Jean Chrétien avait des préoccupations vis-à-vis de cet accord, notamment à propos du statut de la Charte des droits et libertés. Lorsque ses préoccupations ont trouvé une réponse satisfaisante à ses yeux, il a appuyé l'accord de Charlottetown. Son attitude n'a aucunement été antiquébécoise; elle a plutôt été inspirée par les valeurs libérales qui sont les siennes et dont il n'a jamais fait mystère.

«L'insulte est l'arme des faibles», a toujours répondu Jean Chrétien aux attaques les plus injustes. Jamais n'a-t-il lui-même rétorqué par une insulte personnelle. Par là aussi, il a été un grand Québécois. Maintenant qu'un autre Québécois va devenir premier ministre du Canada, on verra bien si les chefs indépendantistes chercheront de nouveau à diaboliser Paul Martin comme ils ont tenté de le faire avec Trudeau et Chrétien.
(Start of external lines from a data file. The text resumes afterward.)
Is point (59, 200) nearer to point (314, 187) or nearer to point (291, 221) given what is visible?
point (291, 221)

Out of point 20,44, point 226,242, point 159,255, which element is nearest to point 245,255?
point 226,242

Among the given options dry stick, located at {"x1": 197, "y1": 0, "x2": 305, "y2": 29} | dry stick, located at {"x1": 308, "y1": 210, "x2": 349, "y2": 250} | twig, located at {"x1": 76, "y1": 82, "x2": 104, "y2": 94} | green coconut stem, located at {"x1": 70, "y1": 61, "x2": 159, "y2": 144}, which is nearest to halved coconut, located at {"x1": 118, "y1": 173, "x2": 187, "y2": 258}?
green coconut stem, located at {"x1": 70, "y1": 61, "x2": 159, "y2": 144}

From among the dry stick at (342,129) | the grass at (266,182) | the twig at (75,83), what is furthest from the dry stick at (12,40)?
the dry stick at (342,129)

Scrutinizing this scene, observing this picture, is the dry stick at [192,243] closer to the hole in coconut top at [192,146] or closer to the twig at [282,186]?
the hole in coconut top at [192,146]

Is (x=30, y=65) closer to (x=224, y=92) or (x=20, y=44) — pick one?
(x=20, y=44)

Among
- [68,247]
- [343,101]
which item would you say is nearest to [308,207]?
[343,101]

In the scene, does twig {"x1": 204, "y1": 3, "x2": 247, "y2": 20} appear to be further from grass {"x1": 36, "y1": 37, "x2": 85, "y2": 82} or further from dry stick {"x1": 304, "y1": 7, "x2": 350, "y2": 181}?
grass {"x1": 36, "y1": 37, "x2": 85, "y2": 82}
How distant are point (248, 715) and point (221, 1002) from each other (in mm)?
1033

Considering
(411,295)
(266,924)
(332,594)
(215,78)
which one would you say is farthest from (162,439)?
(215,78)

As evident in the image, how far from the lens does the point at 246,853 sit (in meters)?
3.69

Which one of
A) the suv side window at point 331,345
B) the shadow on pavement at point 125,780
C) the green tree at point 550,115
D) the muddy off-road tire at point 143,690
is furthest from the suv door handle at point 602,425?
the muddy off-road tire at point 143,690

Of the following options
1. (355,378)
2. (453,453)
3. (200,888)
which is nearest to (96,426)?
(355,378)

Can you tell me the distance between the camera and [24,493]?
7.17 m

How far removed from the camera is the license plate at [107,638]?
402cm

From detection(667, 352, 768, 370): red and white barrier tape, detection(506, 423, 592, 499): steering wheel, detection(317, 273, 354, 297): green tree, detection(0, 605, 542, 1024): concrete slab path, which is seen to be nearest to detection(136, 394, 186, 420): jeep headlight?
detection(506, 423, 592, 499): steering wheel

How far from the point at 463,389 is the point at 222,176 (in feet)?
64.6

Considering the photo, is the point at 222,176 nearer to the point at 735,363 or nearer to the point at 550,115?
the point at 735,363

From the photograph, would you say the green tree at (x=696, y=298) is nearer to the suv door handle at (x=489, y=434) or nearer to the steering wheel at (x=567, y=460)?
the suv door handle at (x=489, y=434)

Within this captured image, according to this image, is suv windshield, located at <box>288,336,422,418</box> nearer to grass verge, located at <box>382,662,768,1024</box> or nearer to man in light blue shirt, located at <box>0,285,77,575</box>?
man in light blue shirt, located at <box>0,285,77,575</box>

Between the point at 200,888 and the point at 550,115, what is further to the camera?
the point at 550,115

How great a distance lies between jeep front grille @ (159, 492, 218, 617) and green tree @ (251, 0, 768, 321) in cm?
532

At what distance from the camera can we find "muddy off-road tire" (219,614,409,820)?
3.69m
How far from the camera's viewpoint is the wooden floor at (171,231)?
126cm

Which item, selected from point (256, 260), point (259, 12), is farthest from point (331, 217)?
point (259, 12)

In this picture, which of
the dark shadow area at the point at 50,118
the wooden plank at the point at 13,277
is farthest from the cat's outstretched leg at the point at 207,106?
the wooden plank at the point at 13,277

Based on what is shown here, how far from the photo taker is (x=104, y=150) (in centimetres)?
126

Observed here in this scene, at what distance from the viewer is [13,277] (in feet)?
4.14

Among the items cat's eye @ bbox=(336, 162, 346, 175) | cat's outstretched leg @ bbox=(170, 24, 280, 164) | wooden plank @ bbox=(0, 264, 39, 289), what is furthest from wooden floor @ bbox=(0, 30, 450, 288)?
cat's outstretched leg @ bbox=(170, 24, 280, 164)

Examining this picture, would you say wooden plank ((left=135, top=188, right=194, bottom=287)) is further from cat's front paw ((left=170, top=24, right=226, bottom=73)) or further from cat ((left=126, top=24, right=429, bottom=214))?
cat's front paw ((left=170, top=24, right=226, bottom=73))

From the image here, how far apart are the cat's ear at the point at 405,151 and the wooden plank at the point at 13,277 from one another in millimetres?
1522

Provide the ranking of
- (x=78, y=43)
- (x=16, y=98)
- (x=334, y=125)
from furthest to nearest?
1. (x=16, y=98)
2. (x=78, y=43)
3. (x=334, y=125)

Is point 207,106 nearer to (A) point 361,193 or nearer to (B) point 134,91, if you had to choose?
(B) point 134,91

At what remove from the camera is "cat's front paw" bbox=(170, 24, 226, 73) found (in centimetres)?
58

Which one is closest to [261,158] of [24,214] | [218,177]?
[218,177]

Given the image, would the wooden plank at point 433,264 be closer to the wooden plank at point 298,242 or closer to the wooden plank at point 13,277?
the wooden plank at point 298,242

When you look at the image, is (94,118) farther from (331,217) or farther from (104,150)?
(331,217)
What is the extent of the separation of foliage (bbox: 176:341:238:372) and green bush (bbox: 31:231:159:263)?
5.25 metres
Peut-être n'ont-ils pas encore compris que l'appui des Québécois ne se gagne pas par de telles tentatives futiles de dénigrement personnel.
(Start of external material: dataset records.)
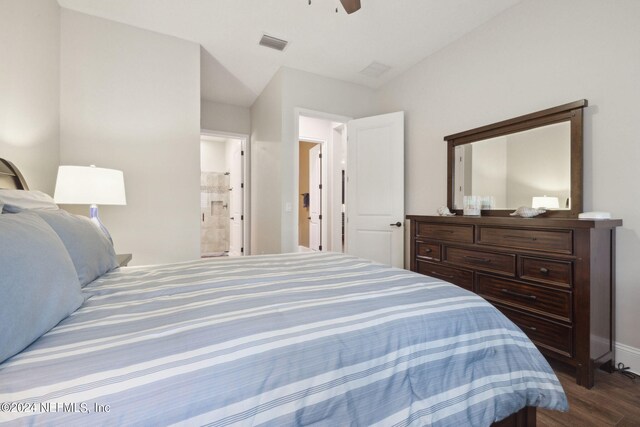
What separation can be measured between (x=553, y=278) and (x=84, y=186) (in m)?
3.31

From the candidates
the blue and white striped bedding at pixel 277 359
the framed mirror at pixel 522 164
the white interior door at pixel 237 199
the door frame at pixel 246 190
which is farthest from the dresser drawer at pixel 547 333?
the white interior door at pixel 237 199

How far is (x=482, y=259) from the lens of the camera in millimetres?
2215

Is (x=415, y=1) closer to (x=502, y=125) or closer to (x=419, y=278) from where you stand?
(x=502, y=125)

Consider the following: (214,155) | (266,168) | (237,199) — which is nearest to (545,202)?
(266,168)

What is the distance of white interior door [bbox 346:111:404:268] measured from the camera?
138 inches

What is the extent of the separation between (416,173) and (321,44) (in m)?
1.86

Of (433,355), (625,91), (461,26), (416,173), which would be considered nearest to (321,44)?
(461,26)

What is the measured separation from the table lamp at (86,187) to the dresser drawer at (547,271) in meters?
2.95

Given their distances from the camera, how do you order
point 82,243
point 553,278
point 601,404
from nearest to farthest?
point 82,243
point 601,404
point 553,278

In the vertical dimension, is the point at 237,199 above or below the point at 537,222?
above

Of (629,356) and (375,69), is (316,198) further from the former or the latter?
(629,356)

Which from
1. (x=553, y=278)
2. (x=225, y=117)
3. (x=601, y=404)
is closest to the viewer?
(x=601, y=404)

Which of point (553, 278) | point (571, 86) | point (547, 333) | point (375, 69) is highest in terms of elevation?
point (375, 69)

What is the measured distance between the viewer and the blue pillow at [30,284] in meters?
0.62
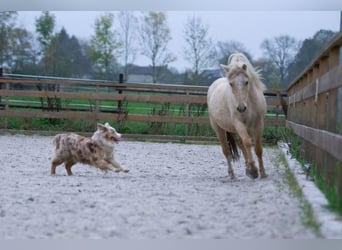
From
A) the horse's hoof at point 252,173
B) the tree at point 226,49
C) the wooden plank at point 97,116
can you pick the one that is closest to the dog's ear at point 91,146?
the horse's hoof at point 252,173

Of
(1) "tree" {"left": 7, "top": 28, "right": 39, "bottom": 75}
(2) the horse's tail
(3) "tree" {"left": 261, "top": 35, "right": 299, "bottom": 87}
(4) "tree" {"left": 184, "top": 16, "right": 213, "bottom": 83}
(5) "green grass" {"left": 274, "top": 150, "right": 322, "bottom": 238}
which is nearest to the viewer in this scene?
(5) "green grass" {"left": 274, "top": 150, "right": 322, "bottom": 238}

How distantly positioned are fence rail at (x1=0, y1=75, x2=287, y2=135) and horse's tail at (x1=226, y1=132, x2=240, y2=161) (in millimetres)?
2822

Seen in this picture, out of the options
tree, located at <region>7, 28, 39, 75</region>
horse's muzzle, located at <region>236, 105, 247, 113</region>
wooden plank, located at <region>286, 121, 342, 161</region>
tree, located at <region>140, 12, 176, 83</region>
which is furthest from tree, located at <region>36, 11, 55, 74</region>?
wooden plank, located at <region>286, 121, 342, 161</region>

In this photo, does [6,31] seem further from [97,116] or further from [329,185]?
[329,185]

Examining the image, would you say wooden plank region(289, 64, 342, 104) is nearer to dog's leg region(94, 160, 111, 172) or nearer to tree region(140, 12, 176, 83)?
dog's leg region(94, 160, 111, 172)

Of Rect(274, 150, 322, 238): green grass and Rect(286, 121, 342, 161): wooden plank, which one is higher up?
Rect(286, 121, 342, 161): wooden plank

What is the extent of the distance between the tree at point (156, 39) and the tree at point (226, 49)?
1.50 ft

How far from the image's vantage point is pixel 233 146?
3.94m

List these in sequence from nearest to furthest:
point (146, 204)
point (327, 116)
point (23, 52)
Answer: point (146, 204), point (327, 116), point (23, 52)

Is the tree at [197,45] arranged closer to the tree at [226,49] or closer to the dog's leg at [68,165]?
the tree at [226,49]

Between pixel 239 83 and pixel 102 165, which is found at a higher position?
pixel 239 83

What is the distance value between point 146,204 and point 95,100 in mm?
4682

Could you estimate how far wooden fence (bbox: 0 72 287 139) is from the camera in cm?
689

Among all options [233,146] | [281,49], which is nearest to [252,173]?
[233,146]
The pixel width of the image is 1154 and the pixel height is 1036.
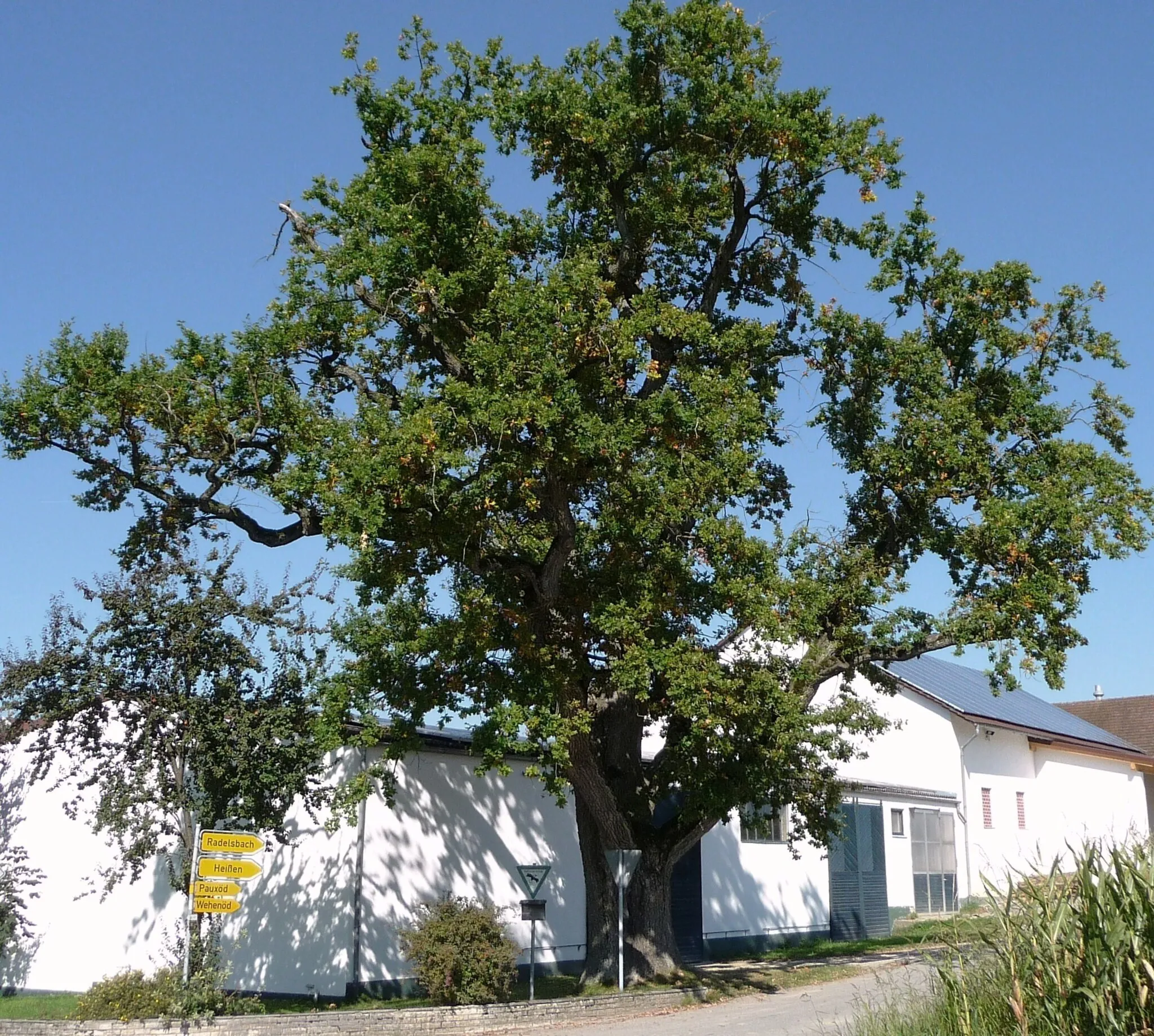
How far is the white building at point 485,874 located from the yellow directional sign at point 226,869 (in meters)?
2.75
Certains Québécois se lancent dans la politique active ou font carrière dans l'administration publique afin de développer les institutions qui nous appartiennent en propre. D'autres choisissent plutôt de mettre leurs talents au service des institutions que nous partageons avec tous les Canadiens. Ces deux choix sont légitimes et complémentaires. Jean Chrétien a choisi la voie fédérale et il y a servi le Canada tout entier en fier Mauricien, en fier Québécois, en fier Canadien. Nul doute que sa vie et son oeuvre inspireront des générations de Québécois qui déploieront leurs talents et leur culture afin d'améliorer toujours davantage cette formidable aventure humaine qu'est le Canada. Après tout, nous savons bien, nous Québécois, que les autres Canadiens n'y arriveraient pas sans nous!